■ **THE TASK**: In the court opinion below, where were the employee and his boss driving when they saw a person in the water?

In addition, Henson's injury and death did not occur in the course of his employment because he exceeded the scope of his employment duties. When an employee voluntarily "performs services outside the scope of his employment, [the employee] is not within the act while performing such services." Stepan v. J.C. Campbell Co., 228 Minn. 74, 77, 36 N.W.2d 401, 403 (1949). But when an employer directs or requests an employee "to perform some act outside the usual scope of his employment," an injury resulting from such action falls within the act. Weidenbach v. Miller, 237 Minn. 278, 292, 55 N.W.2d 289, 296 (1952). Under certain circumstances, an employee's response to an employer-related emergency may implicitly enlarge the scope of employment. Stringer v. Minn. Vikings Football Club, LLC, 705 N.W.2d 746, 761 (Minn. 2005).
Weidenbach is instructive. In Weidenbach, an employee and his boss were driving along the shore of Lake Minnetonka when they spotted a person who had broken through the ice "floundering" in the water. 237 Minn. at 279, 55 N.W.2d at 289-90. The employer said, "We better stop," or something to that effect. Id. at 280, 55 N.W.2d at 290. The employee stopped the vehicle and ran out onto the ice to help the person but broke through the ice himself and died. Id. at 280-81, 55 N.W.2d at 290. In affirming the denial of workers' compensation benefits, our supreme court emphasized that "there was no express direction to the employee to go to the aid of the third person. At best, the employer inquired of the employee whether they should not do so." Id. at 292-93, 55 N.W.2d at 297.
We accept what the workers' compensation judge found: Drink expected teamwork from its employees; Henson was the type of employee who followed that directive; and Henson received a raise the evening of the attack, in part, because of his willingness to help where and when he was needed. But to expect teamwork is far different than giving an off-duty food runner an express order to help in security matters. The workers' compensation judge also found that Henson had no duty to help with security and was not asked to respond to the attack; in fact, Henson did not help until one of the men attempted to choke the manager, and his response was "probably almost instinctual." Just as the Weidenbach court found critical the lack of an express instruction for the deceased employee to do what he did, the absence of such an instruction here leads to the conclusion that Henson's actions fell outside his employment duties and therefore outside of the act. See id.
We also agree with appellants' argument that the scope of Henson's employment was not implicitly enlarged by the emergency doctrine. The leading emergency-doctrine case in Minnesota is Stringer, where two team trainers attempted to assist a Minnesota Vikings player who was suffering, and later died, from heatstroke. 705 N.W.2d at 750-52. The question before the supreme court was whether the trainers owed Stringer a personal duty. Id. at 753-54. To make that determination, the supreme court used the same analysis as it would to "determine whether an employee qualifies for workers' compensation benefits." Id. at 760.

■ **DATA ROWS**:
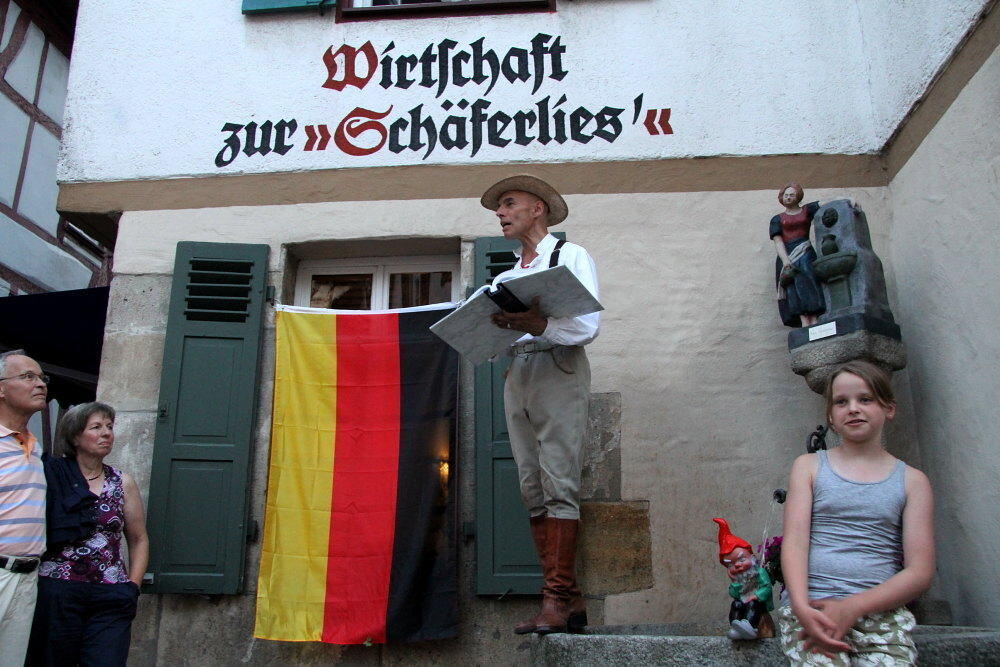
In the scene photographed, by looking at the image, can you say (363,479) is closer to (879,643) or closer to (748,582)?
(748,582)

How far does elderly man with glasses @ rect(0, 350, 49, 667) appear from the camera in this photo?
3475 mm

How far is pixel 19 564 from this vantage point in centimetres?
353

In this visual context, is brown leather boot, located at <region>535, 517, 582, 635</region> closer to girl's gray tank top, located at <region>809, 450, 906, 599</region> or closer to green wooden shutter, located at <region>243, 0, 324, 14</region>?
girl's gray tank top, located at <region>809, 450, 906, 599</region>

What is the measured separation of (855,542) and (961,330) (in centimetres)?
204

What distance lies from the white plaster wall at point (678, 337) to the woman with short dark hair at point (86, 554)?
1011 mm

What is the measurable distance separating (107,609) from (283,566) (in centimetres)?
94

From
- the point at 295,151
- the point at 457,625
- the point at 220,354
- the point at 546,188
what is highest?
the point at 295,151

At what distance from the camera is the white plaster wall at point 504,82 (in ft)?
17.5

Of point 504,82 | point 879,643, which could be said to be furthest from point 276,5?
point 879,643

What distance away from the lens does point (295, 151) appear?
18.0 ft

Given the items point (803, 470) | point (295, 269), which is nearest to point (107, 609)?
A: point (295, 269)

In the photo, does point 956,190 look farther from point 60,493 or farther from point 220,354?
point 60,493

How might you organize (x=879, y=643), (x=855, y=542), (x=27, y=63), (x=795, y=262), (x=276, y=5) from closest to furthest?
1. (x=879, y=643)
2. (x=855, y=542)
3. (x=795, y=262)
4. (x=276, y=5)
5. (x=27, y=63)

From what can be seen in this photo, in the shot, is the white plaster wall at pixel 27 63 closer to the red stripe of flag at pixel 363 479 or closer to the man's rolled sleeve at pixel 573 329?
the red stripe of flag at pixel 363 479
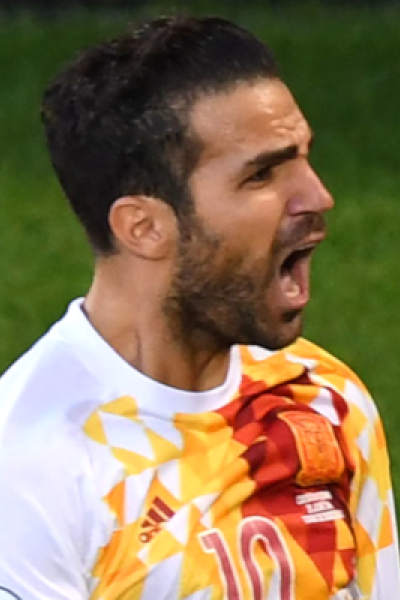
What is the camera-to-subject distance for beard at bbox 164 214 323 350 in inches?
88.0

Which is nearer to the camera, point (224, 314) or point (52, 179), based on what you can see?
point (224, 314)

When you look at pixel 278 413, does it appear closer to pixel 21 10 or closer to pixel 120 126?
pixel 120 126

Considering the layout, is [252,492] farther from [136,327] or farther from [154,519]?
[136,327]

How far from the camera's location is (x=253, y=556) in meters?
2.26

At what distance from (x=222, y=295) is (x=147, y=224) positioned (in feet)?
0.51

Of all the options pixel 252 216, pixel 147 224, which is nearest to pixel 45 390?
pixel 147 224

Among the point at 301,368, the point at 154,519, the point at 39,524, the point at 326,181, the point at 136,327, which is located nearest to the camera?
the point at 39,524

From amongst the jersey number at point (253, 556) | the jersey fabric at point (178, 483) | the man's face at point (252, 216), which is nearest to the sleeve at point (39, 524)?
the jersey fabric at point (178, 483)

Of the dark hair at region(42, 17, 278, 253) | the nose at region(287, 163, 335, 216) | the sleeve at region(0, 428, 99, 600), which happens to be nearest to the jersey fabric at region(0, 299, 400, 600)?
the sleeve at region(0, 428, 99, 600)

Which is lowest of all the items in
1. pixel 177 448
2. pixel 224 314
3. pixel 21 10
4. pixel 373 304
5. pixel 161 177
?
pixel 373 304

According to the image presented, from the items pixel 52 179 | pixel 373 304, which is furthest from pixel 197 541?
pixel 52 179

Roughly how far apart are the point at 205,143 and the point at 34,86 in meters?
7.12

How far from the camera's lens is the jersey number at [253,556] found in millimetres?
2227

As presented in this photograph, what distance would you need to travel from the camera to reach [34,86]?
30.1 feet
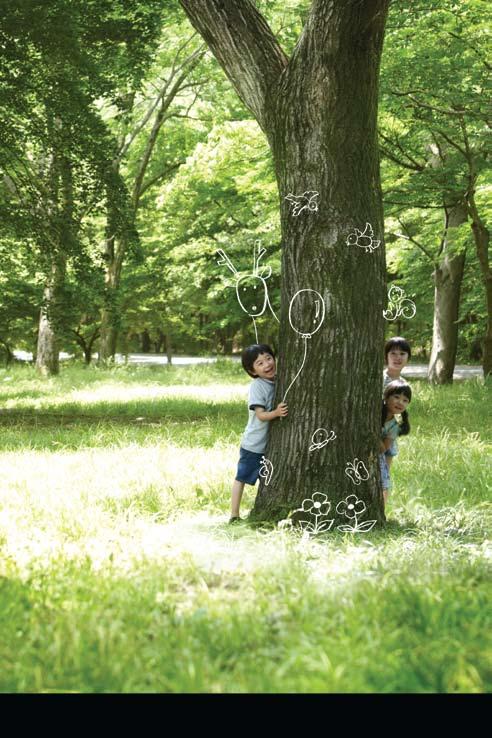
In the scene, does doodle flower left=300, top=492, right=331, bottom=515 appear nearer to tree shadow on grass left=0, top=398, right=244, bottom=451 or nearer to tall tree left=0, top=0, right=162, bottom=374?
tree shadow on grass left=0, top=398, right=244, bottom=451

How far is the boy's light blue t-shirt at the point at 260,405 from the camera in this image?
573 cm

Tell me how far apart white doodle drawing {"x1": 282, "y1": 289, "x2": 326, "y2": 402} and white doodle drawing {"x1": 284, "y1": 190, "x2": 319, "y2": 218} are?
56 cm

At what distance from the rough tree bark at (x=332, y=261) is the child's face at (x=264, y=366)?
0.27 m

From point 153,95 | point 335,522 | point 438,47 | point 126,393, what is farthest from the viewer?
point 153,95

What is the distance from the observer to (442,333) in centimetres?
1830

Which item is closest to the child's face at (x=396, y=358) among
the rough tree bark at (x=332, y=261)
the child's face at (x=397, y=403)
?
the child's face at (x=397, y=403)

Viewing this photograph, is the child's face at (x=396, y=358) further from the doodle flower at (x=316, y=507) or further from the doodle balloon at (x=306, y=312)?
the doodle flower at (x=316, y=507)

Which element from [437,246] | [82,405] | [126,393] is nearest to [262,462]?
[82,405]

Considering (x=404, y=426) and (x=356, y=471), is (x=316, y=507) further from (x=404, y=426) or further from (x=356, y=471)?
(x=404, y=426)

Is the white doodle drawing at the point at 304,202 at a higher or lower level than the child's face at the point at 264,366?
higher

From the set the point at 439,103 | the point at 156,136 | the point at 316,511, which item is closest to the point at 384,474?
the point at 316,511

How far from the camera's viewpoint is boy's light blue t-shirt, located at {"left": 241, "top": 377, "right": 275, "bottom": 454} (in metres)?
5.73

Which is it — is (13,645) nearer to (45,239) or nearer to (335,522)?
(335,522)

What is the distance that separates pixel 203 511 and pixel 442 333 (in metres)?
13.4
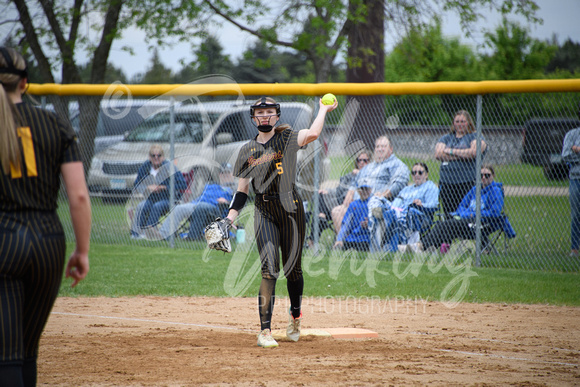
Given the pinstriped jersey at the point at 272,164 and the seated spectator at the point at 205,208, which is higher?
the pinstriped jersey at the point at 272,164

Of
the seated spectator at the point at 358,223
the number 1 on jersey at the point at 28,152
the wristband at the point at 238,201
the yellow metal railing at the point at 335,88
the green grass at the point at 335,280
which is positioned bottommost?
the green grass at the point at 335,280

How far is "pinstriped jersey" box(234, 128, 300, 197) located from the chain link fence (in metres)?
3.53

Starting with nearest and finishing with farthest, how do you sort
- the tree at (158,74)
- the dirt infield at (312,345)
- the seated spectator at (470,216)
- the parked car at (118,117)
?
the dirt infield at (312,345)
the seated spectator at (470,216)
the parked car at (118,117)
the tree at (158,74)

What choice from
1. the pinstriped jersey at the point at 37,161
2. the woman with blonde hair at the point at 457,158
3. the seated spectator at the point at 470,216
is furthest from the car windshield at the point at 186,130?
the pinstriped jersey at the point at 37,161

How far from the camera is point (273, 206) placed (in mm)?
4719

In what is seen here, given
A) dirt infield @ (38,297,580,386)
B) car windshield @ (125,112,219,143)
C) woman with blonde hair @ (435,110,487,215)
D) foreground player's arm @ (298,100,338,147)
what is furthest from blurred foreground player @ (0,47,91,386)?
car windshield @ (125,112,219,143)

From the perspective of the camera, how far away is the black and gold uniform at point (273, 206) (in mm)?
4691

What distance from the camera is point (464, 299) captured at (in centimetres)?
671

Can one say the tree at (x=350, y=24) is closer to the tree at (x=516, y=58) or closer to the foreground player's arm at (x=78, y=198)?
the foreground player's arm at (x=78, y=198)

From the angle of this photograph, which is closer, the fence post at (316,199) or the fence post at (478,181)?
the fence post at (478,181)

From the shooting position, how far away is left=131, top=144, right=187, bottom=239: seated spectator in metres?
9.23

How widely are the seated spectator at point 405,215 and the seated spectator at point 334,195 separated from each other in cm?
66

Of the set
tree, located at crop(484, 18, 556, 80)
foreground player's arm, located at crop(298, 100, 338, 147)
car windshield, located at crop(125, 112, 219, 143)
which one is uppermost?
tree, located at crop(484, 18, 556, 80)

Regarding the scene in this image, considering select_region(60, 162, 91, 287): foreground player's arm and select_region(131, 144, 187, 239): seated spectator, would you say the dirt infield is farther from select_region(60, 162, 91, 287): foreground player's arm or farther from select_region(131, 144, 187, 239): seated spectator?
Answer: select_region(131, 144, 187, 239): seated spectator
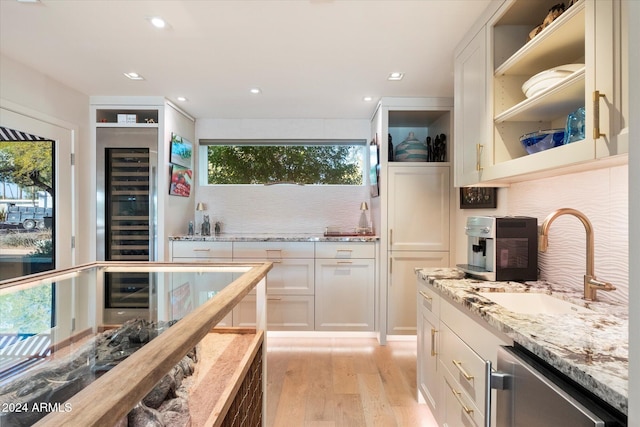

■ **WORKED ANSWER**: Along the shore of Lake Minnetonka.